What you will do: What is needed is an exact copy of the lines in the entries below from the one holding "Death Of A Nightingale" through the one holding "28块光伏板一个工人一天能安装多少组光伏", pictures excluded.

Data to use:
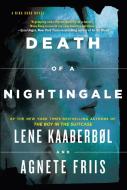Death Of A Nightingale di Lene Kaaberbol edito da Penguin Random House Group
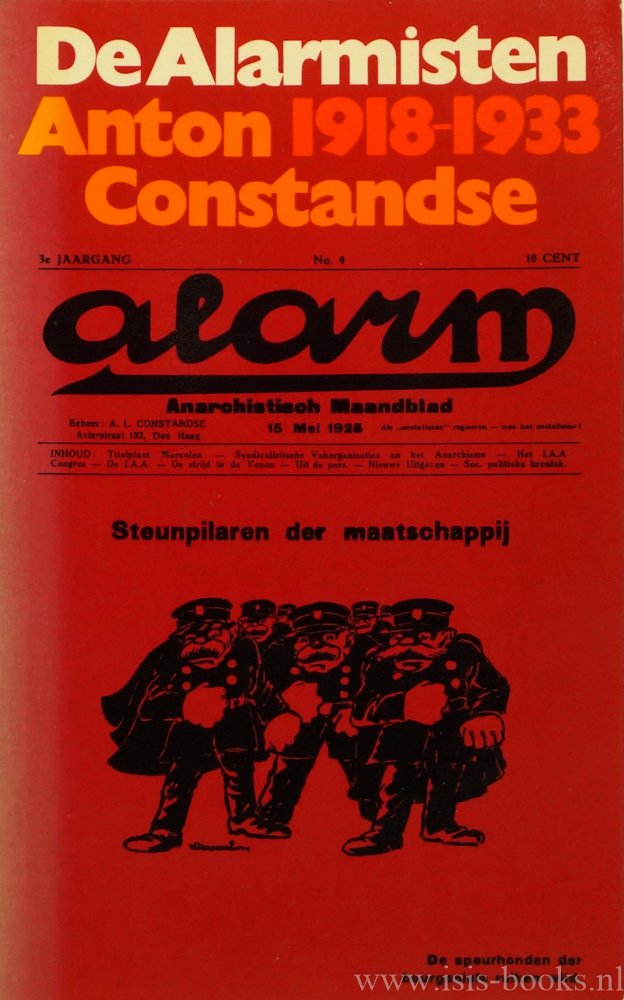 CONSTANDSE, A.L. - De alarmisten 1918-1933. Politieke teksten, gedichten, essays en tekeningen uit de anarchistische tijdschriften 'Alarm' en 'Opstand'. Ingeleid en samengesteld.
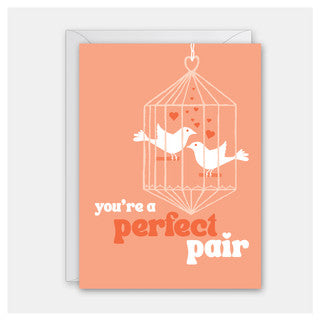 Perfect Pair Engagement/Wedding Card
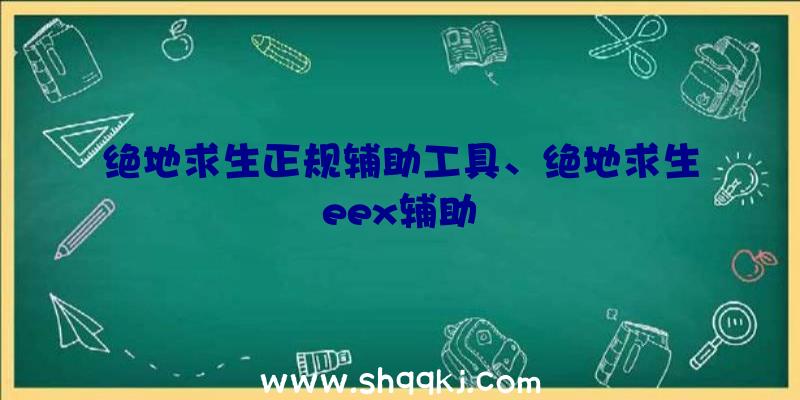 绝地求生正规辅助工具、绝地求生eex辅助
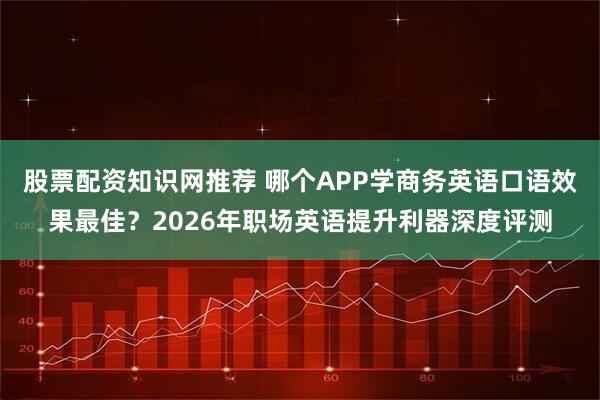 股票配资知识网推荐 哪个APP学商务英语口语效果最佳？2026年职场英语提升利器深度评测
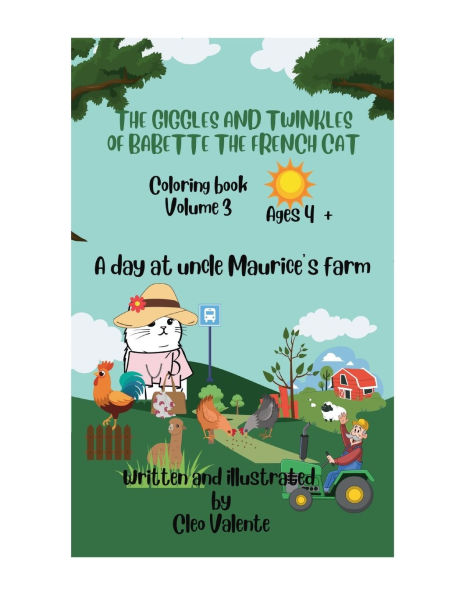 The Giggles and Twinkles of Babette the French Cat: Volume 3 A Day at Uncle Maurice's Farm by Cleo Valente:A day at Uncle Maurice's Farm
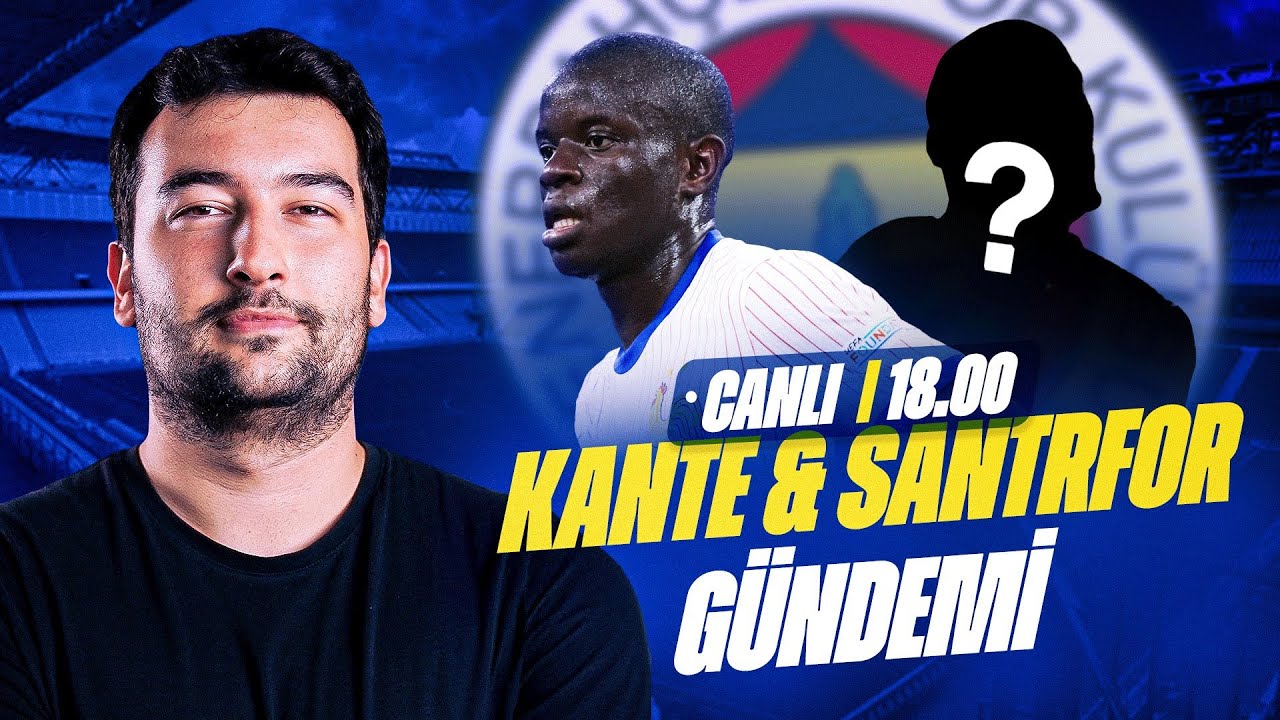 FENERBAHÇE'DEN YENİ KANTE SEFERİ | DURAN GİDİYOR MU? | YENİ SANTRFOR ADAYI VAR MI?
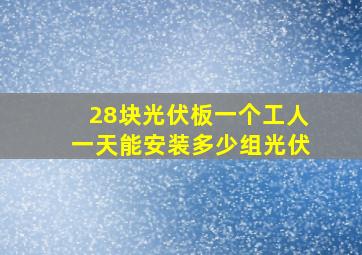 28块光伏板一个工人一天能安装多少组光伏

--

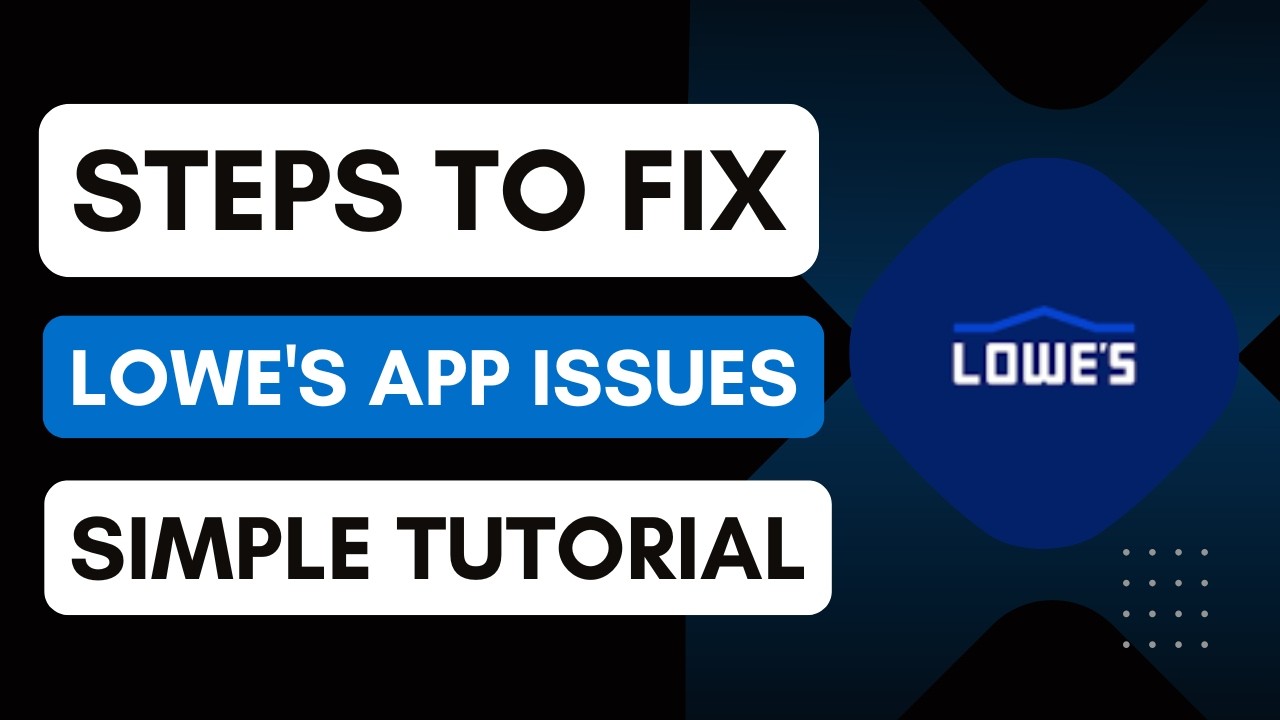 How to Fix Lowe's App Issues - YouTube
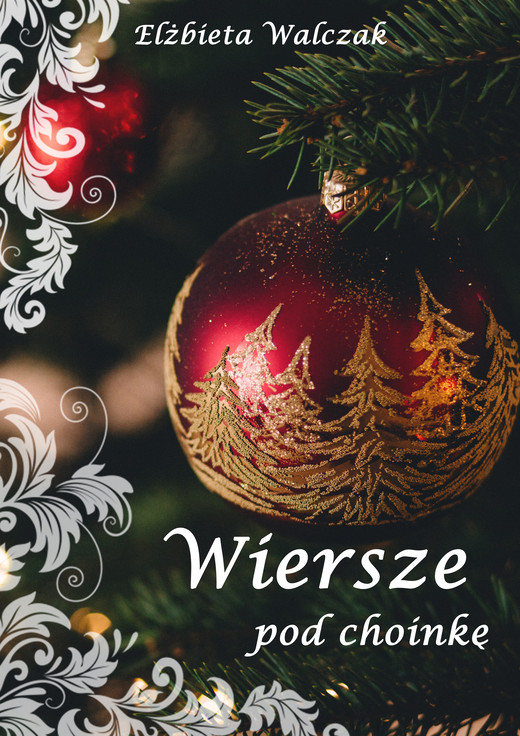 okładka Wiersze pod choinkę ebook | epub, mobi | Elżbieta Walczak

Task answer:
Death Of A Nightingale di Lene Kaaberbol edito da Penguin Random House Group
 CONSTANDSE, A.L. - De alarmisten 1918-1933. Politieke teksten, gedichten, essays en tekeningen uit de anarchistische tijdschriften 'Alarm' en 'Opstand'. Ingeleid en samengesteld.
 Perfect Pair Engagement/Wedding Card
 绝地求生正规辅助工具、绝地求生eex辅助
 股票配资知识网推荐 哪个APP学商务英语口语效果最佳？2026年职场英语提升利器深度评测
 The Giggles and Twinkles of Babette the French Cat: Volume 3 A Day at Uncle Maurice's Farm by Cleo Valente:A day at Uncle Maurice's Farm
 FENERBAHÇE'DEN YENİ KANTE SEFERİ | DURAN GİDİYOR MU? | YENİ SANTRFOR ADAYI VAR MI?
 28块光伏板一个工人一天能安装多少组光伏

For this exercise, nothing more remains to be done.